### To be done
Your task is to repeat the records exactly from the line containing "Does the image" onward, through the final line.

### Given data
+++++

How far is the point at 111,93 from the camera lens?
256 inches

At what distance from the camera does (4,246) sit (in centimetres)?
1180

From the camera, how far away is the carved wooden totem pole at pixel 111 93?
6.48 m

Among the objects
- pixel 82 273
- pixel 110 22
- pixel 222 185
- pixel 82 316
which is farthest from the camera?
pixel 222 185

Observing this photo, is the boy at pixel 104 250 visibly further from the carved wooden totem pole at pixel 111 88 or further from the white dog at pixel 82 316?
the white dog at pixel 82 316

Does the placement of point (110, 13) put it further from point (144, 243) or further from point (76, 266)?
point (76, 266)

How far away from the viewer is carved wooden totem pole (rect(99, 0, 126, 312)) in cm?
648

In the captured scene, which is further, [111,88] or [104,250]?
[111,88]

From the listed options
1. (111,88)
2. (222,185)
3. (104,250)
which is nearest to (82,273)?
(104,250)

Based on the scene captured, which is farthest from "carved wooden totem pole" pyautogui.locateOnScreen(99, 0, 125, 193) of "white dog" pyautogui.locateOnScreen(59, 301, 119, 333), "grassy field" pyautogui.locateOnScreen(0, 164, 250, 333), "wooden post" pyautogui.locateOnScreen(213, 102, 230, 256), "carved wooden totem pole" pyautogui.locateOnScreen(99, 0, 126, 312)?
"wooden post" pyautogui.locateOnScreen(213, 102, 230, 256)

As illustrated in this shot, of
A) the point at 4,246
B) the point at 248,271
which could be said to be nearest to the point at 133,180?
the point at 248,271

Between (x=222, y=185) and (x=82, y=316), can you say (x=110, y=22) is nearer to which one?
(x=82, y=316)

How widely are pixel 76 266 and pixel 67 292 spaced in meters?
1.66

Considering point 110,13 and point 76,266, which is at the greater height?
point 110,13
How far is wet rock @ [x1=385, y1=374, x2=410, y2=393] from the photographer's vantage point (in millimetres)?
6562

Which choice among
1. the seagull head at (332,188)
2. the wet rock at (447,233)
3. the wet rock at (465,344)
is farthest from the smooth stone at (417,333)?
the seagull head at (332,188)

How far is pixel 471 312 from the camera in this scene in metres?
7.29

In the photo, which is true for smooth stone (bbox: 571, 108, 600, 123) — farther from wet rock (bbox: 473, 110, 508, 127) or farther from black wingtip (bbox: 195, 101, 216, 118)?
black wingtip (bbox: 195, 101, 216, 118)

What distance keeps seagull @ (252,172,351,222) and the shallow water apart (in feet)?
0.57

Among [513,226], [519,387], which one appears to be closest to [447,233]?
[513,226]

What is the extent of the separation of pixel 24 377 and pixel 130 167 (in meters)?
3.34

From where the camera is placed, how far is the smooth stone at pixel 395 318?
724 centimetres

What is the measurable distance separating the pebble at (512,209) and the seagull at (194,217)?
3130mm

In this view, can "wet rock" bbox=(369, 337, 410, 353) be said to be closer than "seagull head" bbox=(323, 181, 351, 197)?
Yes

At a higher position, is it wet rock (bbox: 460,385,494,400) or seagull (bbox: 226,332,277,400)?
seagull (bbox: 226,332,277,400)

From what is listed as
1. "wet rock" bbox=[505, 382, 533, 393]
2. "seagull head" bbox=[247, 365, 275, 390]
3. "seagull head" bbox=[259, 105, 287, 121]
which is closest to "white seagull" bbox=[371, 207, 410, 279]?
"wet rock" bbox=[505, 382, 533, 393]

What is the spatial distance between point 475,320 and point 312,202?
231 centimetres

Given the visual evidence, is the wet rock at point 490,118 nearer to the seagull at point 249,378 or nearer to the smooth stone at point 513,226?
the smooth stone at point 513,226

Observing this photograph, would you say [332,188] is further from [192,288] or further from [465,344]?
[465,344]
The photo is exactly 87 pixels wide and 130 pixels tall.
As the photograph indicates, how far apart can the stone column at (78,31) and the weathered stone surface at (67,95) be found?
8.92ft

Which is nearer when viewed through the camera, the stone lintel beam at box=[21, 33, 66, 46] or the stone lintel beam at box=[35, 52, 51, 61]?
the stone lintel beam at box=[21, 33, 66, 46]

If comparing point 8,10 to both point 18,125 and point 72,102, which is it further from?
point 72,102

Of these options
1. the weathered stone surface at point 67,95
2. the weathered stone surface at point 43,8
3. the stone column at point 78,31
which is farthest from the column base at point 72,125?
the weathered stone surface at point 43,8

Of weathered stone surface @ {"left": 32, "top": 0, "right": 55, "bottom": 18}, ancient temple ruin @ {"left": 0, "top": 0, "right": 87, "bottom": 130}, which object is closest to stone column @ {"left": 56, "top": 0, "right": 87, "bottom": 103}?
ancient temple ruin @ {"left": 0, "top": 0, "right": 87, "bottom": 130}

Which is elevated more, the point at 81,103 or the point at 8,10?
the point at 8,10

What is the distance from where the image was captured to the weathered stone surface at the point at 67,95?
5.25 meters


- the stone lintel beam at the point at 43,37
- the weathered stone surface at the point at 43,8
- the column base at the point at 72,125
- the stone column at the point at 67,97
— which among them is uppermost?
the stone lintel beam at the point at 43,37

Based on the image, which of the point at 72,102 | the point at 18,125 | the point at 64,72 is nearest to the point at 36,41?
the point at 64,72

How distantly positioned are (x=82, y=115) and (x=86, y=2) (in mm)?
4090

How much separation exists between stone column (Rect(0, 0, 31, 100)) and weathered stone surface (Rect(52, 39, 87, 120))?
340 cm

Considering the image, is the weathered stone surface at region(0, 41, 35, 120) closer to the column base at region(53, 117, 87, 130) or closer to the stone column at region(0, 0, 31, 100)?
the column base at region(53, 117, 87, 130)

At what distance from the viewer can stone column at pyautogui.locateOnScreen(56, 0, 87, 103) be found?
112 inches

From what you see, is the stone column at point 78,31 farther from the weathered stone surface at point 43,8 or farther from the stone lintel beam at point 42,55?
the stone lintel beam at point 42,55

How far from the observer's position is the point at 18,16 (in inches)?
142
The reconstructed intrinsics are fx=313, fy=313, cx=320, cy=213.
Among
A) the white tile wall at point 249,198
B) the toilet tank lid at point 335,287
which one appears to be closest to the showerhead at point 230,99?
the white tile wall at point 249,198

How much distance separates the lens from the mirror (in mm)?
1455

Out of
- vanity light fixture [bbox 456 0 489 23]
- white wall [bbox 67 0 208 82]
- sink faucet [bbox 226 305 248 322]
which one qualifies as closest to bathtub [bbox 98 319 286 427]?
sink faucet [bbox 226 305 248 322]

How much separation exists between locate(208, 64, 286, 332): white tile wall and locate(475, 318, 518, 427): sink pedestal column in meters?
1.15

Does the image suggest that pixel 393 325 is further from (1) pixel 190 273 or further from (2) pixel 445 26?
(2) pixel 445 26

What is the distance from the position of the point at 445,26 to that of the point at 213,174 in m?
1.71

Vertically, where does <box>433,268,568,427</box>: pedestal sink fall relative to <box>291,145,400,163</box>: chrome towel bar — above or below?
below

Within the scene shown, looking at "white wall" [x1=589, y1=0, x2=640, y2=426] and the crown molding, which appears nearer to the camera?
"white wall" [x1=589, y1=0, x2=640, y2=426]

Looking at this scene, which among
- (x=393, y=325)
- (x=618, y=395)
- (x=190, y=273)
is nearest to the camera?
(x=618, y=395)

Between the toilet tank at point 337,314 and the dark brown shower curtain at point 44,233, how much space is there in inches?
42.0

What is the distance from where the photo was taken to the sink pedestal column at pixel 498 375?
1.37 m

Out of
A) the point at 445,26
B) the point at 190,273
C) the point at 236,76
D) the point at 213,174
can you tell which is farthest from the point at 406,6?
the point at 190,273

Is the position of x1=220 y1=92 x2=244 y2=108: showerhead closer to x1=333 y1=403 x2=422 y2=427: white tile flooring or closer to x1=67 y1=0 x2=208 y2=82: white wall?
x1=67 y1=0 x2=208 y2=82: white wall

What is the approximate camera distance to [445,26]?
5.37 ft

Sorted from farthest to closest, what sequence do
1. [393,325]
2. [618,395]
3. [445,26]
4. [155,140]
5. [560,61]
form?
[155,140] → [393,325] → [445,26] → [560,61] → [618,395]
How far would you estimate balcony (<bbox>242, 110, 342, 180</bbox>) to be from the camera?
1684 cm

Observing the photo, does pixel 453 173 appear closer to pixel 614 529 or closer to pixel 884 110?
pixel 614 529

+++++

### Answer to the problem
Does the image suggest that pixel 393 325 is further from (1) pixel 190 273 or further from (2) pixel 445 26?
(2) pixel 445 26

What is the distance from the position of the point at 445,26 to that of the point at 213,174 in m?
1.71

Vertically, where does <box>433,268,568,427</box>: pedestal sink fall relative to <box>291,145,400,163</box>: chrome towel bar — above or below?
below

Within the scene shown, looking at "white wall" [x1=589, y1=0, x2=640, y2=426] and the crown molding, which appears nearer to the camera?
"white wall" [x1=589, y1=0, x2=640, y2=426]

Looking at this scene, which among
- (x=393, y=325)
- (x=618, y=395)
- (x=190, y=273)
is nearest to the camera?
(x=618, y=395)

Between the toilet tank at point 337,314 and the dark brown shower curtain at point 44,233, how much space is there in inches?
42.0

What is the distance from where the photo was taken to the sink pedestal column at pixel 498 375?
1.37 m

Out of
A) the point at 445,26
B) the point at 190,273
C) the point at 236,76
D) the point at 213,174
can you tell which is farthest from the point at 406,6?
the point at 190,273

Is the position of x1=220 y1=92 x2=244 y2=108: showerhead closer to x1=333 y1=403 x2=422 y2=427: white tile flooring or closer to x1=67 y1=0 x2=208 y2=82: white wall?
x1=67 y1=0 x2=208 y2=82: white wall

What is the approximate camera distance to [445,26]?
5.37 ft

Sorted from farthest to closest, what sequence do
1. [393,325]
2. [618,395]
3. [445,26]
4. [155,140]
5. [560,61]
form?
[155,140] → [393,325] → [445,26] → [560,61] → [618,395]
How far would you estimate balcony (<bbox>242, 110, 342, 180</bbox>) to be from the camera?
1684 cm

Observing the photo, does pixel 453 173 appear closer to pixel 614 529 or closer to pixel 884 110?
pixel 614 529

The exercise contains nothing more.